= Lipscomb Norvell =

American military officer

Lipscomb Norvell (September 1756 – March 2, 1843) was an American military officer in the Continental Army during the American Revolutionary War.

Norvell was the son of John Norvell and an unknown daughter of Moses Lipscomb of Hanover County, Virginia, and the great-grandson of Captain Hugh Norvell, one of the original trustees of the city of Williamsburg, Virginia.
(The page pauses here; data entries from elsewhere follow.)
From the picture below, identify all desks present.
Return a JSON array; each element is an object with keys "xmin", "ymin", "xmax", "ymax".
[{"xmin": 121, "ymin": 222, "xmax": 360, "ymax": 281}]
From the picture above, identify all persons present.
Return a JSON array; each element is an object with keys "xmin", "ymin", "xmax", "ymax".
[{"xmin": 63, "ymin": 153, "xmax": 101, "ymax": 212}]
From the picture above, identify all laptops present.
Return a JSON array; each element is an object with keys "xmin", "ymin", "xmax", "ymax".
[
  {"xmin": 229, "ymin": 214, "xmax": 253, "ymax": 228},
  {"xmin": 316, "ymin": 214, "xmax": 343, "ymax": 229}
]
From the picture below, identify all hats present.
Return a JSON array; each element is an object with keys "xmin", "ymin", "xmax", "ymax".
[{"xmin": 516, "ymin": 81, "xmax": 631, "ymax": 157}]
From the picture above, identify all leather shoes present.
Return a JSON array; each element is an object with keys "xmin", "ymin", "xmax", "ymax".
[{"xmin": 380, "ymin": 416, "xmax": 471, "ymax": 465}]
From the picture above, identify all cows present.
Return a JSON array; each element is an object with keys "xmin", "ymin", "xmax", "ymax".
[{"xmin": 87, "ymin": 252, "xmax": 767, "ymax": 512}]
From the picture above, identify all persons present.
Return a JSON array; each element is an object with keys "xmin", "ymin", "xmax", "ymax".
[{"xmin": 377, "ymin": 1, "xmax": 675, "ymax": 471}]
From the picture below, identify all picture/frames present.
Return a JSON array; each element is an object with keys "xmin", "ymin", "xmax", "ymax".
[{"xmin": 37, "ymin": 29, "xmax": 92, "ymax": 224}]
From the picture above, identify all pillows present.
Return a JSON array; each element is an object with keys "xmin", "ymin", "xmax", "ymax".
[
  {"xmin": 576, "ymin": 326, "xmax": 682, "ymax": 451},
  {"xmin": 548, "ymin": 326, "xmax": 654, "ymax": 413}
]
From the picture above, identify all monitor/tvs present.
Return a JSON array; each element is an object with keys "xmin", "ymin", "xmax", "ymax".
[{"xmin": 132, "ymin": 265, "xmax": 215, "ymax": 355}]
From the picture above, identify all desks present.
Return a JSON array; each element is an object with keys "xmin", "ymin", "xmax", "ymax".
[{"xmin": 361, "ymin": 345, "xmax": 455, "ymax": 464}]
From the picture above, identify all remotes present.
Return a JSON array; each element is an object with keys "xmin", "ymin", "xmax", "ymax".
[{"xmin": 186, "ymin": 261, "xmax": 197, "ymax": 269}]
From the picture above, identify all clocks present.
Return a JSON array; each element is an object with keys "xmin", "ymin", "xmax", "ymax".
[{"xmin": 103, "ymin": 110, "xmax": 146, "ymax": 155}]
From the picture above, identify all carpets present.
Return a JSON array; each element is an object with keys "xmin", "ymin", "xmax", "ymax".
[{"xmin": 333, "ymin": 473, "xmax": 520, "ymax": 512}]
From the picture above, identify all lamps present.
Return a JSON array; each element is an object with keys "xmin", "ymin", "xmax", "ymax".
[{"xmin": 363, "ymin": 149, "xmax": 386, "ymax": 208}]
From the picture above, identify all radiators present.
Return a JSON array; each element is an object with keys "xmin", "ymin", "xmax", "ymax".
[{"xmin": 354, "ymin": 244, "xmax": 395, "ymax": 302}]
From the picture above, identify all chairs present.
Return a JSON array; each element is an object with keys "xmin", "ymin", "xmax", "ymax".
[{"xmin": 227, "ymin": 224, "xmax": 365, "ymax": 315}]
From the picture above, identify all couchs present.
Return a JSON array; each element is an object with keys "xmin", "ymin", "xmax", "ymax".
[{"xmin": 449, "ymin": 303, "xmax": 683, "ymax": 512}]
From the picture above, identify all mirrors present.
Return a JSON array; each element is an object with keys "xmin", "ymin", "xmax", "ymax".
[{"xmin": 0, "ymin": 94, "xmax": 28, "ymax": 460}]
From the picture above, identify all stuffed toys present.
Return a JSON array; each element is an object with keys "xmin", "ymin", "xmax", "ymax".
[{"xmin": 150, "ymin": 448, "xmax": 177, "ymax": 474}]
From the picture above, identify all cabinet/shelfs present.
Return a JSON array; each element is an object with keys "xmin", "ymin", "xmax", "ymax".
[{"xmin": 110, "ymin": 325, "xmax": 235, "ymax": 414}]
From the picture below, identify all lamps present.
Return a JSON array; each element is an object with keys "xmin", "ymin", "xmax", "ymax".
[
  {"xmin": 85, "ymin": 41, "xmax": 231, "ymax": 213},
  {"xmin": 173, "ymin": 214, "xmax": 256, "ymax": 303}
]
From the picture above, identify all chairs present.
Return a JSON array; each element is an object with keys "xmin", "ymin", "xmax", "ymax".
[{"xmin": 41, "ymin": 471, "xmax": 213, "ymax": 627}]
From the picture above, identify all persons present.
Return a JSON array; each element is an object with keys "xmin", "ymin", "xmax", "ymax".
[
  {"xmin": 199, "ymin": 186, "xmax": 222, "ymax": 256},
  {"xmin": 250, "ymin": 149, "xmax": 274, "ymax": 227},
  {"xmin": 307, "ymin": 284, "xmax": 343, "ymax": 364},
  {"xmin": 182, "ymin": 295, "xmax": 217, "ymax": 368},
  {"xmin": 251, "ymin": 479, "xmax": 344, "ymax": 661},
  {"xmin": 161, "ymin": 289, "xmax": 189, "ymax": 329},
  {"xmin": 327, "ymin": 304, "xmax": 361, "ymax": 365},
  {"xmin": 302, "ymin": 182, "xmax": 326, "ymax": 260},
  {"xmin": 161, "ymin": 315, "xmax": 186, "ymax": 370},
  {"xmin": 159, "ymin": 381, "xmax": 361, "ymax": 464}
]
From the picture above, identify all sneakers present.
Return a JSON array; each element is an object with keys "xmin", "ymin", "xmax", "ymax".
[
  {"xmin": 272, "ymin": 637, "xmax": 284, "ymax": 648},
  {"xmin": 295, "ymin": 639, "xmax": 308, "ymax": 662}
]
Norvell entered the Continental Army on August 7, 1777, as a cadet in Captain William Mosby's company of the 5th Virginia Regiment of Foot commanded by Colonel Josiah Parker. On January 15, 1778, he became regimental paymaster. He fought in the Revolutionary War Battles of Brandywine, Trenton, and Monmouth. He became a second lieutenant in September, 1778 and a first lieutenant in February, 1780. In 1780, he was in the City of Charleston with forces sent to defend the city in response to a British threat towards southern colonies. After the Siege of Charleston, the city fell, Norvell was taken prisoner of war and remained in British custody until the end of the war. From his service, he joined the Society of the Cincinnati. After the war, he was a justice of the peace and early pioneer in Kentucky, where he had received considerable lands as a bounty for his war service. At the time of his death, he lived with his family in Nashville, Tennessee. He is believed to be the first Revolutionary War officer buried in the Nashville City Cemetery. One of his sons was U.S. Senator John Norvell of Michigan and his grandson, William Walker, the son of Mary Norvell Walker, was a filibuster in Nicaragua.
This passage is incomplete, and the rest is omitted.